Hearing Health Guide

Air-Bone Gap

Definition

An air-bone gap is the audiometric finding where air conduction thresholds (measured through headphones) are significantly worse than bone conduction thresholds (measured via a skull vibrator) at the same frequencies. A gap of 10 dBHL or greater at a given frequency is considered clinically significant and indicates conductive hearing loss: a blockage or dysfunction in the outer or middle ear.

What an Air-Bone Gap Reveals

On an audiogram, if your air conduction thresholds (O for right, X for left) fall significantly lower than your bone conduction thresholds (plotted with brackets or carets), there is an air-bone gap. This means your cochlea is functioning relatively normally, but sound is being impeded somewhere between the opening of the ear and the inner ear.

Common causes include earwax blocking the ear canal, fluid behind the eardrum from otitis media, a perforated eardrum, otosclerosis, or problems with the ossicular chain (the three small bones of the middle ear).

Clinical Significance

An air-bone gap changes the treatment approach significantly. Conductive hearing loss (indicated by an air-bone gap) is often medically or surgically treatable, unlike most sensorineural loss. An audiologist will refer to a physician (typically an otolaryngologist/ENT) when an air-bone gap is present, particularly when the cause is not obvious.

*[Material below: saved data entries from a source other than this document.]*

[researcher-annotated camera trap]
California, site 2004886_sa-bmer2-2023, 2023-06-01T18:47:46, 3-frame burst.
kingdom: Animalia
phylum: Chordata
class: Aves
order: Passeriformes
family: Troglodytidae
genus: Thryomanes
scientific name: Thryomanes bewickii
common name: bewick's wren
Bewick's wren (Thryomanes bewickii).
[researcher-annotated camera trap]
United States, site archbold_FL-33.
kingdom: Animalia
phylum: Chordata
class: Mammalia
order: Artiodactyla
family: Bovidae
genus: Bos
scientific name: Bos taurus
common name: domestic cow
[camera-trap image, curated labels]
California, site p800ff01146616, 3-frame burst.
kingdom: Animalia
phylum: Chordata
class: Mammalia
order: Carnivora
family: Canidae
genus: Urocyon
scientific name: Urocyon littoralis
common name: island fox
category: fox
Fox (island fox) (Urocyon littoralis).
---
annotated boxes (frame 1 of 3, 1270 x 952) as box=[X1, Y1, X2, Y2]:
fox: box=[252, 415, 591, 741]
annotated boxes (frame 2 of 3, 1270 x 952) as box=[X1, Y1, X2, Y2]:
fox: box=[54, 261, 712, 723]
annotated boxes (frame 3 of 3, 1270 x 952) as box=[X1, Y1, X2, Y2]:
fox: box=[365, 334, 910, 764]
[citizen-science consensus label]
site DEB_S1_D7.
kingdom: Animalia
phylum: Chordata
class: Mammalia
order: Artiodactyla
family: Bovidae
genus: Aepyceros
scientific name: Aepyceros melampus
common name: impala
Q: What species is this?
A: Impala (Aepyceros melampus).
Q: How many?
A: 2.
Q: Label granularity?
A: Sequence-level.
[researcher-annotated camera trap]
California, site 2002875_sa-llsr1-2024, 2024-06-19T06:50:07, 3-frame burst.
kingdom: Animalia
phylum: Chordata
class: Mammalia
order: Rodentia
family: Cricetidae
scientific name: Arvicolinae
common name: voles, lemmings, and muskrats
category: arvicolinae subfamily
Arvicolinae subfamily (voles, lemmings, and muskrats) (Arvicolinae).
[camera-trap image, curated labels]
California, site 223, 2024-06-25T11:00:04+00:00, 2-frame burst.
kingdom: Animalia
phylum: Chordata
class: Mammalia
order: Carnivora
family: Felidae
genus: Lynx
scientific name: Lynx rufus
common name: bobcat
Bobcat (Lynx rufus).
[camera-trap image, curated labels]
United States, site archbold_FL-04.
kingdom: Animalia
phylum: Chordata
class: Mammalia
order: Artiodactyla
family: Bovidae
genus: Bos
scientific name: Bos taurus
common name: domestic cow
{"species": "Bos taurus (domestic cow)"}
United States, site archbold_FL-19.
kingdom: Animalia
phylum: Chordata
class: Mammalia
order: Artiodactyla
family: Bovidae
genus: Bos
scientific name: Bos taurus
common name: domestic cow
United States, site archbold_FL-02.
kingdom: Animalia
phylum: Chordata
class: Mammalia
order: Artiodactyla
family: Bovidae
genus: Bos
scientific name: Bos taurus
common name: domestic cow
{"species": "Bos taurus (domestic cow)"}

The size of the gap matters. A large air-bone gap (30 dBHL or more) at multiple frequencies typically indicates a more significant structural problem. A small gap that resolves on follow-up testing may have been caused by temporary wax buildup or fluid from a recent cold.

Common Questions

Air-Bone Gap FAQ

Can an air-bone gap be treated?
Often yes. Conductive hearing loss (the cause of an air-bone gap) is frequently amenable to medical or surgical treatment. Earwax removal, treating middle ear fluid, repairing a perforated eardrum, or surgically addressing otosclerosis can partially or fully close the gap. Treatment success depends on the underlying cause.
Does everyone with an air-bone gap need surgery?
No. Many causes of air-bone gaps are temporary and reversible: wax buildup, ear infections, and Eustachian tube dysfunction can all create transient gaps that resolve with simple treatment or on their own. Surgery is reserved for persistent structural problems like otosclerosis or ossicular chain disruption.